GOAL ->
Lay out the records below as a Markdown table with the columns Row and Line, from the line with "In comparing the" to the line with "Based on what is visible", including both. Number each line in order and leave out blank lines.

* BEGIN INFORMATION SHOWN *

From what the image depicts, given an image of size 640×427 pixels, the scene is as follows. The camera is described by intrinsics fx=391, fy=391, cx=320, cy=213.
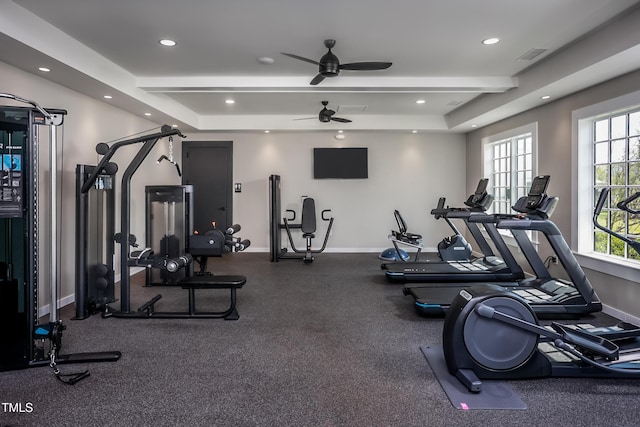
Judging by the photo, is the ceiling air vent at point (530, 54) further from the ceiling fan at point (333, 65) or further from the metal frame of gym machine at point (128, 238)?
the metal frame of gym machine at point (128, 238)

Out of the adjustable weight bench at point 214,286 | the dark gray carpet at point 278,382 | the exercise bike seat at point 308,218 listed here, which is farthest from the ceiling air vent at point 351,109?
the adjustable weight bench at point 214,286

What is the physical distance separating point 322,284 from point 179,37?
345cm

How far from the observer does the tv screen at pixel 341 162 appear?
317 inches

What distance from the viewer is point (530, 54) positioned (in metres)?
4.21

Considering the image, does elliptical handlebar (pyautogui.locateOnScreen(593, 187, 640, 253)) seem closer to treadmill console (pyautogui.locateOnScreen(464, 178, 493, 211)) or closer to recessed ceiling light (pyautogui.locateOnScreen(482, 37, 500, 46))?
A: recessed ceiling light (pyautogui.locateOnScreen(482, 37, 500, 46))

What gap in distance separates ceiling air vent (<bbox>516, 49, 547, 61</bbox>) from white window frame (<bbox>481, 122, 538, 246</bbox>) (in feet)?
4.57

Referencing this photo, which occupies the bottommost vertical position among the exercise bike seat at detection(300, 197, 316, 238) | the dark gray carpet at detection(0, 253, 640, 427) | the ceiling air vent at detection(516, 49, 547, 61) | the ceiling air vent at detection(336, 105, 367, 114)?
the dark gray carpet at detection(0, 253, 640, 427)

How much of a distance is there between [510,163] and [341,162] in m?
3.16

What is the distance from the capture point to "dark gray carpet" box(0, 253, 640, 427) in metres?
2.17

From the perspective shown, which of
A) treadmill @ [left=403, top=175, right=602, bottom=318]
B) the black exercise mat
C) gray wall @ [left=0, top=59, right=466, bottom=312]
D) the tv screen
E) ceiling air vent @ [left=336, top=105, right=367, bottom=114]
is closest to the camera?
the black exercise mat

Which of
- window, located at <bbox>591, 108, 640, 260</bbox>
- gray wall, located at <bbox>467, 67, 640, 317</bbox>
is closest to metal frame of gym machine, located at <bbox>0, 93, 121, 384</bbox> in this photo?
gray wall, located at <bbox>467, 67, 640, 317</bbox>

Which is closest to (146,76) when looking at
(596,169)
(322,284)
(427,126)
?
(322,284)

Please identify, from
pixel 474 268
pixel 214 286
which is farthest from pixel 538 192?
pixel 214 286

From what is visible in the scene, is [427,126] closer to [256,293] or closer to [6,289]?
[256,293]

* END INFORMATION SHOWN *
* BEGIN INFORMATION SHOWN *

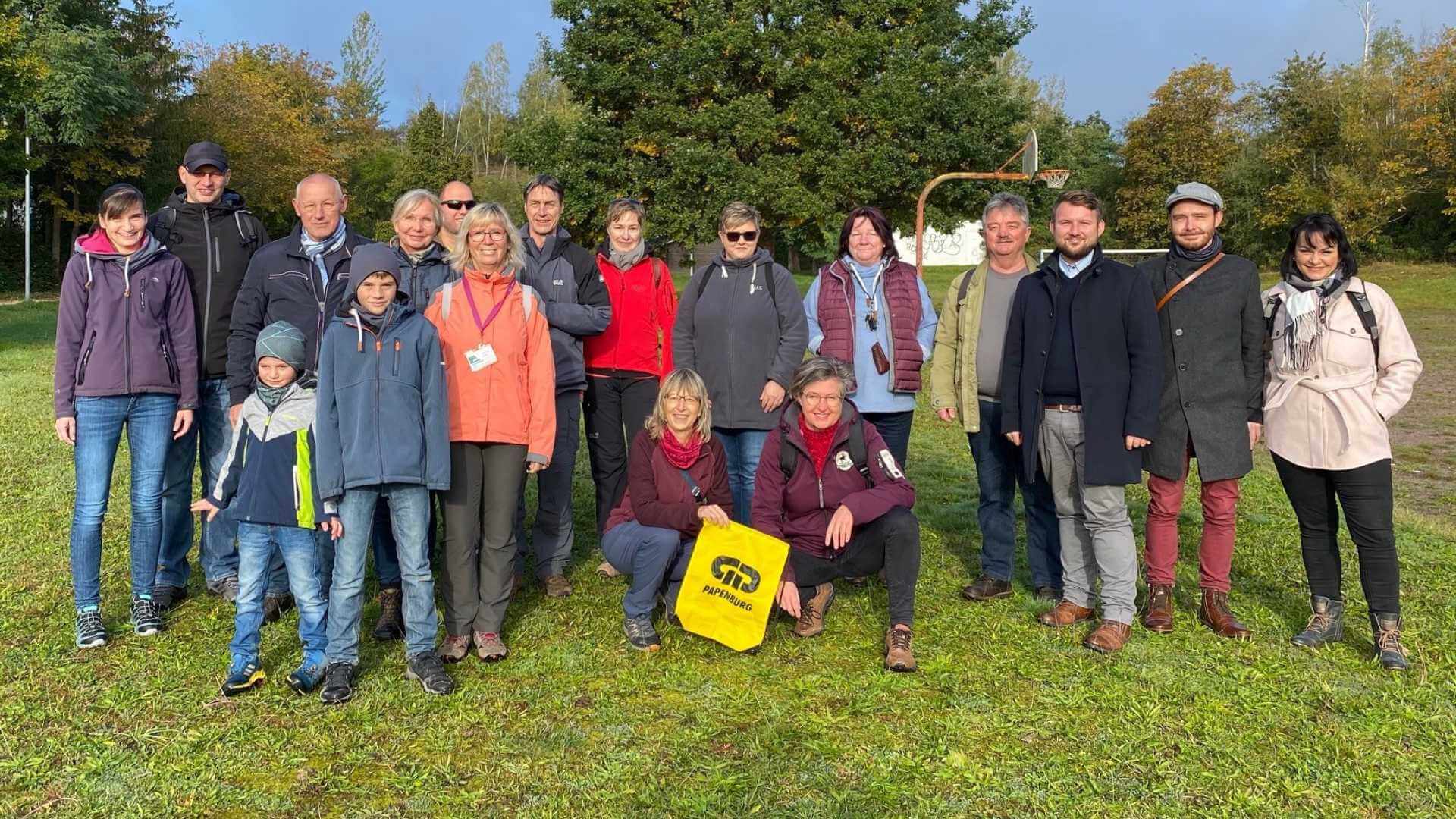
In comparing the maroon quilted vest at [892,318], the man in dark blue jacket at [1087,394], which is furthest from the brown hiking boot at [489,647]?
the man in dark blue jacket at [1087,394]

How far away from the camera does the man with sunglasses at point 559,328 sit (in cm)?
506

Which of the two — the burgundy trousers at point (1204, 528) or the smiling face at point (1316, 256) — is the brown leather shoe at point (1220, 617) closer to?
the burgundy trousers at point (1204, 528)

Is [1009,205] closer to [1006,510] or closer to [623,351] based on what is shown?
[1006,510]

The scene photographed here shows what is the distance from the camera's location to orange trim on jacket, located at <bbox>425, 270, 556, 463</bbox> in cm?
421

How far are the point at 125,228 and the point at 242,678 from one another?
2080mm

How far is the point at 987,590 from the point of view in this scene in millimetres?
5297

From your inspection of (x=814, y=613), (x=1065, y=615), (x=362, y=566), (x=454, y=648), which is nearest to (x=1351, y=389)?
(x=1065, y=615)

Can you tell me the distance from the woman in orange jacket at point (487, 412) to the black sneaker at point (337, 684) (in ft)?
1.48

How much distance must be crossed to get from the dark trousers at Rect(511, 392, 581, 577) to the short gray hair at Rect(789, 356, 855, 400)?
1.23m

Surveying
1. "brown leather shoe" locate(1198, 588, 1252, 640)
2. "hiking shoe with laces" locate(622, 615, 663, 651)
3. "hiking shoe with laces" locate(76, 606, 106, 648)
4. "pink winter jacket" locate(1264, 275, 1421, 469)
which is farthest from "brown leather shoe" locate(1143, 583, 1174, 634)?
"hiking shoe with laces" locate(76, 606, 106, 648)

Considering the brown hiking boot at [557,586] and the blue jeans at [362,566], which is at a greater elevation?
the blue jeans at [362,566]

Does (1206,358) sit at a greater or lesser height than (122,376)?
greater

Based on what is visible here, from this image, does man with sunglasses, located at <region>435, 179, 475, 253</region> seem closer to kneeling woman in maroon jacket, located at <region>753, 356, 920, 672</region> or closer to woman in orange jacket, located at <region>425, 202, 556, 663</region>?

* END INFORMATION SHOWN *

RESPONSE TO THE EXERCISE ->
| Row | Line |
|---|---|
| 1 | In comparing the maroon quilted vest at [892,318], the man in dark blue jacket at [1087,394], which is furthest from the brown hiking boot at [489,647]? |
| 2 | the man in dark blue jacket at [1087,394] |
| 3 | How far away from the camera does the man with sunglasses at point 559,328 sit (in cm)? |
| 4 | 506 |
| 5 | Which of the two — the burgundy trousers at point (1204, 528) or the smiling face at point (1316, 256) — is the brown leather shoe at point (1220, 617) closer to? |
| 6 | the burgundy trousers at point (1204, 528) |
| 7 | Is [1009,205] closer to [1006,510] or closer to [623,351] based on what is shown? |
| 8 | [1006,510] |
| 9 | The scene photographed here shows what is the distance from the camera's location to orange trim on jacket, located at <bbox>425, 270, 556, 463</bbox> in cm? |
| 10 | 421 |
| 11 | How far are the point at 125,228 and the point at 242,678 from one another? |
| 12 | 2080mm |
| 13 | How far is the point at 987,590 from the point of view in this scene in millimetres? |
| 14 | 5297 |
| 15 | From your inspection of (x=814, y=613), (x=1065, y=615), (x=362, y=566), (x=454, y=648), which is nearest to (x=1351, y=389)? |
| 16 | (x=1065, y=615) |
| 17 | Can you tell me the distance from the woman in orange jacket at point (487, 412) to the black sneaker at point (337, 684) (in ft)? |
| 18 | 1.48 |
| 19 | How much distance must be crossed to get from the dark trousers at Rect(511, 392, 581, 577) to the short gray hair at Rect(789, 356, 855, 400)? |
| 20 | 1.23m |
| 21 | Surveying |
| 22 | 1. "brown leather shoe" locate(1198, 588, 1252, 640) |
| 23 | 2. "hiking shoe with laces" locate(622, 615, 663, 651) |
| 24 | 3. "hiking shoe with laces" locate(76, 606, 106, 648) |
| 25 | 4. "pink winter jacket" locate(1264, 275, 1421, 469) |
| 26 | which is farthest from "brown leather shoe" locate(1143, 583, 1174, 634)? |
| 27 | "hiking shoe with laces" locate(76, 606, 106, 648) |
| 28 | Considering the brown hiking boot at [557,586] and the blue jeans at [362,566], which is at a greater elevation? |
| 29 | the blue jeans at [362,566] |
| 30 | Does (1206,358) sit at a greater or lesser height than (122,376)? |
| 31 | greater |
| 32 | Based on what is visible here, from this image, does man with sunglasses, located at <region>435, 179, 475, 253</region> seem closer to kneeling woman in maroon jacket, located at <region>753, 356, 920, 672</region> or closer to woman in orange jacket, located at <region>425, 202, 556, 663</region>? |